Asian markets were mostly higher on Thursday as China said that it would retaliate against the latest round of U.S. tariffs on Chinese imports.
The Shanghai Composite and the Shenzhen Component rebounded and traded 1.7% and 2.8% higher by 11:05PM ET (03:05 GMT). Hong Kong’s Hang Seng Index also gained 0.9%.
The Chinese Ministry of Commerce announced a 25% tariff on $16 billion worth of U.S. goods including passenger cars and motorcycles on Wednesday. Beijing’s announcement came after the Trump administration confirmed a list of $16 billion worth of Chinese goods that would be hit with tariffs in the previously day. China’s Ministry of Commerce said in a statement that the U.S.’s decision is “very unreasonable,” and that China has no choice but to retaliate.
Separately, the China Passenger Car Association said on Wednesday that vehicle sales in China slipped for a second consecutive month.

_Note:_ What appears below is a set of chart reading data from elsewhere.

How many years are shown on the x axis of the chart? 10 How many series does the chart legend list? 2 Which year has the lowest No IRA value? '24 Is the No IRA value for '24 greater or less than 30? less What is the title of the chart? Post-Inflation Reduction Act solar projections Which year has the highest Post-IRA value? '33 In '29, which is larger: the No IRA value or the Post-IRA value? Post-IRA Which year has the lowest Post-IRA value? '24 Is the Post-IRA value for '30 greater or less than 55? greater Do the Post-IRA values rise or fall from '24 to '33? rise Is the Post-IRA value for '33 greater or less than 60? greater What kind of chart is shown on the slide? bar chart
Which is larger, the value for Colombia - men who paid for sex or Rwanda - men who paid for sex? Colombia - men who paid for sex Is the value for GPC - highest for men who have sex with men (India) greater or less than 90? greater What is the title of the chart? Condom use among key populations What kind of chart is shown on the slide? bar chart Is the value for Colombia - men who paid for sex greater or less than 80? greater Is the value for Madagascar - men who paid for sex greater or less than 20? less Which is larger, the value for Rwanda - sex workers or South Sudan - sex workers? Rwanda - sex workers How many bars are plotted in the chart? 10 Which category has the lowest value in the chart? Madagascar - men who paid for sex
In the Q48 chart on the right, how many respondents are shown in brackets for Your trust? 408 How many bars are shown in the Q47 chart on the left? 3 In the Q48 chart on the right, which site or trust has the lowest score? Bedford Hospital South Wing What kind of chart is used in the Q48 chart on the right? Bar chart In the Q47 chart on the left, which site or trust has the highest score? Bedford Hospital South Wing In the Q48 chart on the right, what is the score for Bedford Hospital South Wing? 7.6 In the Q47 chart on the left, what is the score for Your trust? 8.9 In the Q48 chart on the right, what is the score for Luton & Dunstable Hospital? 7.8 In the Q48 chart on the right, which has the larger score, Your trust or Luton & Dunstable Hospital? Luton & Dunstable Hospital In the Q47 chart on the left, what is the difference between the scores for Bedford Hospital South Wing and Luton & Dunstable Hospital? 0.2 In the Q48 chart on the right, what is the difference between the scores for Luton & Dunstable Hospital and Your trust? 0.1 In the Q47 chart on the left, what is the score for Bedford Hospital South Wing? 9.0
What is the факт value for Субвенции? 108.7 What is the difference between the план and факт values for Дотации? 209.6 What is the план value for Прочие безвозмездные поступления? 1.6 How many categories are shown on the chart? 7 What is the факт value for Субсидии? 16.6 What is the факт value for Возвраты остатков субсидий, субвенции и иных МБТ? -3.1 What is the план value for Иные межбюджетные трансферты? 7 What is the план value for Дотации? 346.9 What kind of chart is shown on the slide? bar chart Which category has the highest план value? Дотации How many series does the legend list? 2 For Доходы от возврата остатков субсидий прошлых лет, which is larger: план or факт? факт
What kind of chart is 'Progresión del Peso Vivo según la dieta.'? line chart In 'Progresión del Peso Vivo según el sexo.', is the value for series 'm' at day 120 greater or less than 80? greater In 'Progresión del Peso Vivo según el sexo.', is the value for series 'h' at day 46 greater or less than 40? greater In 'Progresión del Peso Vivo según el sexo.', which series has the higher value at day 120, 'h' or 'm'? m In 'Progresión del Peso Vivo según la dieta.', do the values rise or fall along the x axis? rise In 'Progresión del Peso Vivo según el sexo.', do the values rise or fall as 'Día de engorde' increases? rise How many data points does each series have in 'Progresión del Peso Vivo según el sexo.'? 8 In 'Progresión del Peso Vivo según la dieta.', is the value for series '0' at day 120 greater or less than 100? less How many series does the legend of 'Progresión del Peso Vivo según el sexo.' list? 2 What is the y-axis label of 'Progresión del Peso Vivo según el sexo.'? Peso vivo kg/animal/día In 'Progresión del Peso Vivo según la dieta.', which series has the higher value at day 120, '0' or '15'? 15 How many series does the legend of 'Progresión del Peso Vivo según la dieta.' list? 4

Retail sales of cars, SUVs and multipurpose vehicles fell 5.4% to 1.6 million units in July, compared with a 3.7% drop in June and trimmed the year-to-date growth in the world’s biggest automobile market to 2%.
A slowing economy and a tit-for-tat trade war with the U.S. were cited as headwind for the car sales in China.
Meanwhile, Japan’s Nikkei 225 slipped 0.2% after data showed the country’s core machinery orders fell 8.8% in June, the fastest pace in six months, compared to the median estimate for a 1.3% decline.
Down under, Australia’s S&P/ASX 200 climbed 0.7% in morning trade, although the energy subindex underperformed amid drop in oil prices. Santos Ltd (AX:STO) fell 0.5% and Woodside Petroleum Ltd (AX:WPL) lost 0.2%.
Elsewhere, South Korea’s KOSPI was little changed at 2301.3.